An insightful novel with beautiful language, this import from Australia views the destruction of war through a young teen's eyes.  Skip, with his eye for details, notices the light and shadow, color and texture of everything he sees.  In his attempts to find beauty, though, he sees much ugliness, whether it's the bombed-out buildings, the callous actions of survivors, or the cruelty of the soldiers.  He may not understand what he sees, but he attempts to figure them out without losing hold of his new-found family or the hope of art.  In his simple, straightforward manner, Skip draws comparisons to characters like Jonas from The Giver.   A quiet, thoughtful novel, A Small Free Kiss in the Dark offers a hopeful take on surviving disaster.

Monday, October 04, 2010

Review: The Extraordinary Secrets of April, May & June

The Extraordinary Secrets of April, May & June
Robin Benway
2010; Razorbill (Penguin); ISBN 978-1-59514-286-3

Summary:  The worst things for sisters April, May and June to deal with are their names and their parents' recent divorce.  Then they each discover that they have superpowers.  April can see the future, May can become invisible, and June can read minds.  It's hard enough dealing with normal teenage life, like crushes, friends, and family--now the sisters have to figure out their new abilities.  At first, these talents bring out the worst in each girl.  But when April sees a horrible vision, May wants to run away, and June gets into big trouble, the sisters will find out that their powers, like their lives, work best when they work together.

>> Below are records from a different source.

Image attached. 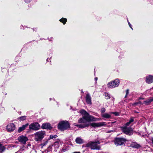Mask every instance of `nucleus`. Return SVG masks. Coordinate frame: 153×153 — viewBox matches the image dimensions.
Listing matches in <instances>:
<instances>
[{
	"mask_svg": "<svg viewBox=\"0 0 153 153\" xmlns=\"http://www.w3.org/2000/svg\"><path fill=\"white\" fill-rule=\"evenodd\" d=\"M99 120L98 118H95L93 116H83L82 118H80L78 120V122L79 123H87V122H89L91 121H96Z\"/></svg>",
	"mask_w": 153,
	"mask_h": 153,
	"instance_id": "obj_1",
	"label": "nucleus"
},
{
	"mask_svg": "<svg viewBox=\"0 0 153 153\" xmlns=\"http://www.w3.org/2000/svg\"><path fill=\"white\" fill-rule=\"evenodd\" d=\"M45 134V131H37L34 134V140L37 142L41 141L44 138Z\"/></svg>",
	"mask_w": 153,
	"mask_h": 153,
	"instance_id": "obj_2",
	"label": "nucleus"
},
{
	"mask_svg": "<svg viewBox=\"0 0 153 153\" xmlns=\"http://www.w3.org/2000/svg\"><path fill=\"white\" fill-rule=\"evenodd\" d=\"M59 129L61 131H64L70 128V125L68 122L66 121H62L60 122L58 126Z\"/></svg>",
	"mask_w": 153,
	"mask_h": 153,
	"instance_id": "obj_3",
	"label": "nucleus"
},
{
	"mask_svg": "<svg viewBox=\"0 0 153 153\" xmlns=\"http://www.w3.org/2000/svg\"><path fill=\"white\" fill-rule=\"evenodd\" d=\"M100 142L99 141L91 142L88 143L86 145L87 147H90L92 149L99 150L100 149V146L97 145V144H100Z\"/></svg>",
	"mask_w": 153,
	"mask_h": 153,
	"instance_id": "obj_4",
	"label": "nucleus"
},
{
	"mask_svg": "<svg viewBox=\"0 0 153 153\" xmlns=\"http://www.w3.org/2000/svg\"><path fill=\"white\" fill-rule=\"evenodd\" d=\"M128 141V140L127 139L124 138H116L115 139L114 142L116 146H119L120 145H125V143Z\"/></svg>",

Creating a delightful novel in three voices, Robin Benway has penned an intriguing followup to Audrey, Wait!  Each sister's personality is distinct and clear, from April's bossy good-girl attitude, May's sarcastic and guarded wisecracks, and June's bubbly little-sister voice.  The story hums along, with the sisters learning not just how to use their newfound talents but also adjusting to their parents' divorce.  Most interesting of all is the feel that April, May and June are learning how to be friends and sisters, moving beyond their childhood squabbles and becoming adults.  The Extraordinary Secrets of April, May & June is an inspiring look at sisterhood and its magic.